*Consigne A*:
Extrayez mot pour mot, du texte sur la cité administrative Morland, le passage commençant par «La livraison définitive, le» et se poursuivant jusqu'à «mairie de Paris.».
*Consigne B*:
D'après le texte sur la cité administrative Morland, répondez brièvement aux questions suivantes, en reprenant la même numérotation :
(i) À quelle date a eu lieu la livraison définitive de la transformation de l'ancienne cité administrative ?
(ii) En quelle année la municipalité a-t-elle engagé le processus de Réinventer Paris ?
(iii) Combien de sites la collectivité proposait-elle de céder ?

*Texte de la page*:

La livraison définitive, le 31 mai, de la transformation de l’ancienne cité administrative du boulevard Morland, marque l’avènement d’un nouveau micro-quartier du IVe arrondissement de la capitale.
Mais avec l’achèvement de cette collection d’opérations allant du logement au programme hôtelier ou tertiaire, en passant par des activités aussi secondaires que plaisantes comme le marché alimentaire ou l’exploitation agricole en toiture, c’est aussi un projet emblématique de la première édition de Réinventer Paris qui arrive à son terme.
Cette étape majeure donne l’occasion de faire le point sur l’appel à projets urbains innovants, huit ans après son lancement par la mairie de Paris.
En 2014, la municipalité avait réussi un joli coup, particulièrement médiatique, en engageant un processus qui se voulait audacieux et qui allait essaimer un peu partout.
Sous l’impulsion de l’adjoint à l’urbanisme d’alors, Jean-Louis Missika, la collectivité proposait de céder une vingtaine de sites à qui voudrait bien imaginer «des programmes de construction originaux, ambitieux, partagés et adaptés aux évolutions d’une ville-monde».

*Entrées fournies*:
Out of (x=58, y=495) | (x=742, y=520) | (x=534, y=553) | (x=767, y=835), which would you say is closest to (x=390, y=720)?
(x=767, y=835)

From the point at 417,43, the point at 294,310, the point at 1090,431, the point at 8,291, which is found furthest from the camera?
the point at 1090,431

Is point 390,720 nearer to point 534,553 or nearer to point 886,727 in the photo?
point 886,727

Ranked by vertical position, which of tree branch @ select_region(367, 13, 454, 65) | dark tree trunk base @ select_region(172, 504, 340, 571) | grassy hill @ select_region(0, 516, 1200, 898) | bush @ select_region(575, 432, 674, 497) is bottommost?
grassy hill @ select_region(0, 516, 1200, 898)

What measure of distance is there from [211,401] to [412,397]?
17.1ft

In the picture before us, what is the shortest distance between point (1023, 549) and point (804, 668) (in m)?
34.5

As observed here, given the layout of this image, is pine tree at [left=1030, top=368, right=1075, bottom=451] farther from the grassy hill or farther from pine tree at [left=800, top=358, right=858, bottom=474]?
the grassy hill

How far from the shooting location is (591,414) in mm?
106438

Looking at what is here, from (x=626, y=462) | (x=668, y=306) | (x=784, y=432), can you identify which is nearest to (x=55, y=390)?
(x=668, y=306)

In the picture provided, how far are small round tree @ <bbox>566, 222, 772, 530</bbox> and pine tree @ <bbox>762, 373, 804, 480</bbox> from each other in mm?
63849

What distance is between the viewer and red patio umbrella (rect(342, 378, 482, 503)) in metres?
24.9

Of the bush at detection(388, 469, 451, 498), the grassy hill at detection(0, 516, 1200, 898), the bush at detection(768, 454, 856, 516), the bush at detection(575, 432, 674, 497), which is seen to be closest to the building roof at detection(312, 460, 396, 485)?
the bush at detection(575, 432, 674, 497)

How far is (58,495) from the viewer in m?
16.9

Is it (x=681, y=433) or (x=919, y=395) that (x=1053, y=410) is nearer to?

*Résultat attendu A*:
La livraison définitive, le 31 mai, de la transformation de l’ancienne cité administrative du boulevard Morland, marque l’avènement d’un nouveau micro-quartier du IVe arrondissement de la capitale.
Mais avec l’achèvement de cette collection d’opérations allant du logement au programme hôtelier ou tertiaire, en passant par des activités aussi secondaires que plaisantes comme le marché alimentaire ou l’exploitation agricole en toiture, c’est aussi un projet emblématique de la première édition de Réinventer Paris qui arrive à son terme.
Cette étape majeure donne l’occasion de faire le point sur l’appel à projets urbains innovants, huit ans après son lancement par la mairie de Paris.

*Résultat attendu B*:
(i) Le 31 mai.
(ii) En 2014.
(iii) Une vingtaine.